Chicken Consumption Continues Longrun Rise
Jean
Buzby; Hodan
Farah
Is chicken on your menu today?
Perhaps in an enchilada or a stir fry made at home,
or chicken tenders at a restaurant tonight? If so,
you will have plenty of company. Chicken consumption
more than doubled between 1970 and 2004, from 27.4
pounds per person to 59.2 pounds (boneless, edible
weight). Chicken is gaining ground on beef, the
current leading meat.
Chicken consumption has climbed
since the 1940s, according to ERS’s per capita
food availability data, a widely used proxy for
actual food intake. Food availability data go back
to 1909 for many commodities and include all food—from
grocery stores, restaurants, school cafeterias,
and other eating places.
Part of the rise in chicken consumption
results from the chicken industry’s response
to demands by consumers and foodservice operators
for value-added, brand-name, and convenience products.

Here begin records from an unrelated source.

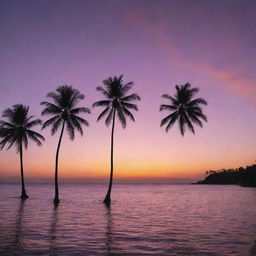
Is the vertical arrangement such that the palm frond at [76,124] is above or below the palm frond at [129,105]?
below

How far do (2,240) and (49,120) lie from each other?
23139 mm

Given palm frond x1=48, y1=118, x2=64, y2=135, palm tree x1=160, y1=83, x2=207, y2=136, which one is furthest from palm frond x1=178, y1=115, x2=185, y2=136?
palm frond x1=48, y1=118, x2=64, y2=135

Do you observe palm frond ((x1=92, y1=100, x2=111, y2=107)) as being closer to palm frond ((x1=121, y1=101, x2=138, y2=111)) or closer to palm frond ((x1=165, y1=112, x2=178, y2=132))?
palm frond ((x1=121, y1=101, x2=138, y2=111))

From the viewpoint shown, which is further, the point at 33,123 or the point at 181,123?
the point at 33,123

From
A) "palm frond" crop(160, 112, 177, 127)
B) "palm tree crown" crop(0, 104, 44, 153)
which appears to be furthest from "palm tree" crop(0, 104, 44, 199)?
"palm frond" crop(160, 112, 177, 127)

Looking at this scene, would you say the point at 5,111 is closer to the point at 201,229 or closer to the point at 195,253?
the point at 201,229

McDonald’s Chicken McNuggets revolutionized
chicken as both a convenience and a frozen food
in the early 1980s. According to the National Chicken
Council, 42 percent of chicken is now sold through
foodservice outlets. Of this amount, 60 percent
is sold through fast-food chains, which have introduced
new lines of chicken sandwiches, salads, wraps,
and tenders to meet the rising demand for chicken.
Grocery stores typically stock
boneless, skinless breasts; rotisserie-cooked whole
chickens; and seasoned chicken parts—all value-added
products for convenience-minded shoppers. Chicken
consumption has also benefited from health-related
concerns about beef. Ounce for ounce, chicken has
less total fat, saturated fat, and cholesterol than
beef, according to USDA’s 2005 nutrient database.

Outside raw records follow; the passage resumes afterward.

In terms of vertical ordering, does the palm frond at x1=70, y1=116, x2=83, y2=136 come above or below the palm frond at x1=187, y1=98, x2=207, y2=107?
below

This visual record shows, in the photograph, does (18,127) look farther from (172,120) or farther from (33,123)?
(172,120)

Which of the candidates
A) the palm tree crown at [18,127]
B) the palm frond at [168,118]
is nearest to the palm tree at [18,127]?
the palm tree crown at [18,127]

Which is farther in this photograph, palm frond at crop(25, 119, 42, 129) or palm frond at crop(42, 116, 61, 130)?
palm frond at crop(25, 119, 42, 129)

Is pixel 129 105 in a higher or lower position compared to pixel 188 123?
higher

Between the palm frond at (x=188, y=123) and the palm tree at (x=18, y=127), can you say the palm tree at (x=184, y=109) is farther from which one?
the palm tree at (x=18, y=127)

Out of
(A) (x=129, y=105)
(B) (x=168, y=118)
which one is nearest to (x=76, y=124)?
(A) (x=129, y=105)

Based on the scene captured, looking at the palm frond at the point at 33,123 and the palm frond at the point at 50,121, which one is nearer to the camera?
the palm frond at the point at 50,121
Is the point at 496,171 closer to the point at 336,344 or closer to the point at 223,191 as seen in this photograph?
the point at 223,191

Innovations in breeding, mass
production, contract farming, vertical integration,
and marketing have made chicken more plentiful and
affordable. The average live weight per broiler
nearly doubled to 5.35 pounds from 1934 to 2004,
and it reaches that weight in less time. These supply-side
changes and the expansion of the broiler industry
have lowered per unit production costs. As a result,
the “composite” price (whole bird, breast,
and leg prices, weighted by estimated quantities
purchased) in 2004 dollars for a pound of chicken
was $1.74 in 2004, versus $2.22 in 1980.